With rumors flurrying last week about a few inches here or a foot there and with Killington’s trusty machinery as a fallback, I knew I’d be on snow come Saturday morning. The question was where.
For the first time since I learned to ski at age five, the season snuck up on me. I’m usually watching powder edits by mid-August and scraping off summer wax in early October, just in case. Fresh out of college and living in a new town with a job, though, I had other things on my mind this year. When temperatures started to dip toward the end of last month and pictures of dusted peaks began popping up online, I almost wasn’t ready.
Almost. On November 1, with my thermostat reading a steady 50 degrees, I had to cave and switch on the electric radiators in my apartment. At the turn of that dial, something snapped and the usual rush of preseason excitement hit me.
This time, though, it had less than two weeks to go from zero to full-throttle. Like clockwork, I pulled into the parking lot at Stowe Saturday morning to see snow guns blasting all over the mountain and skiers of all ages booting up alongside their cars. I’d never skied there before, but I immediately felt at home. That first step onto a few inches of snow, man-made or not, offers surer footing than any surrounding mud or ice.
Ted and I chose Stowe for the natural snowfall totals we’d seen. We made it to the top in about two hours, the guns’ spray alternately refreshing us under midday sun and stinging our faces in the cooler, shaded areas. Mountain-ops employees waved and said hello as they made runs up and down, trying to decide whether to close the valves or let things keep cranking.

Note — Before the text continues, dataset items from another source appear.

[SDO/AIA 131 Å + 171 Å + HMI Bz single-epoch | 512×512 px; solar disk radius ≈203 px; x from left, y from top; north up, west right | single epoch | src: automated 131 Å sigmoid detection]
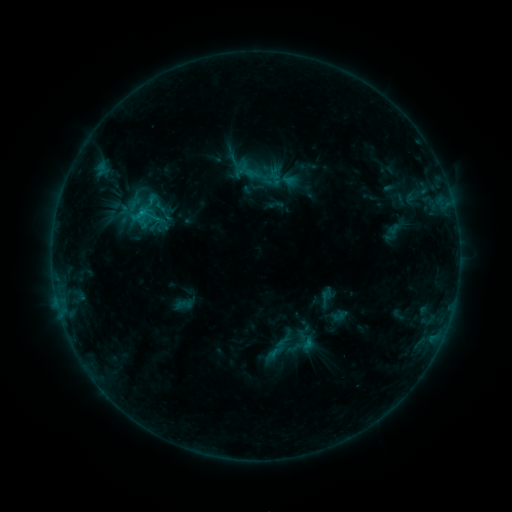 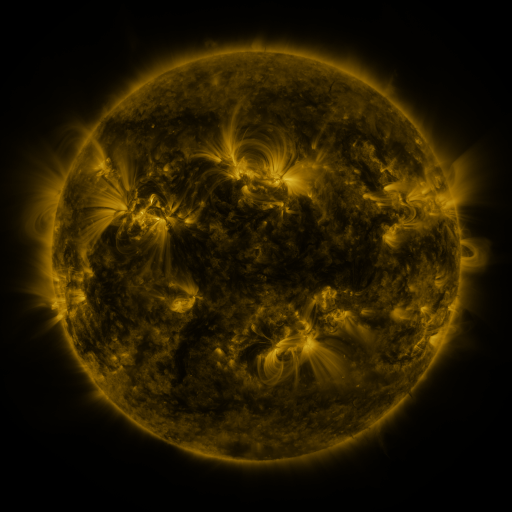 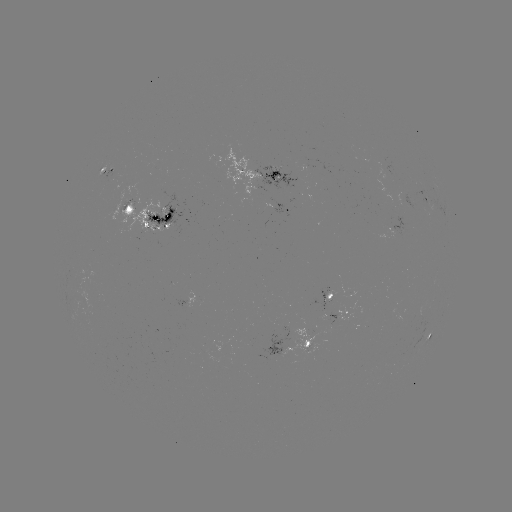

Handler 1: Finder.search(sigmoid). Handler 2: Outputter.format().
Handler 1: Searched sigmoid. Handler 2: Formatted (184, 304).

Most of the other skiers we saw didn’t climb as high as we did, and the few with whom we shared the summit lodge’s deck for lunch were friendly. The snowfall totals didn’t matter so much in the end since we chose to descend under the guns, where the coverage would be predictable.
The snow was sticky, the kind that catches you off guard on early spring days, almost sending you forward over the handlebars when you hit a patch. The trails we skied were essentially cruisers, but we made short, technical turns the whole way down, savoring every inch of hard-earned vertical.
The weekend is in the rear-view mirror and reports are in from all over, including one of over 130cm in the Chic Chocs. We surely could have been served similar, if not better, snow at Killington, an hour closer to my apartment and with no real hiking required.
Still, part of the glory of the season’s first day comes with earning it, with putting in just a little more effort than makes sense on paper. I spent Saturday reaffirming my love for skiing, and given the same options, I’d do it again, the same exact way.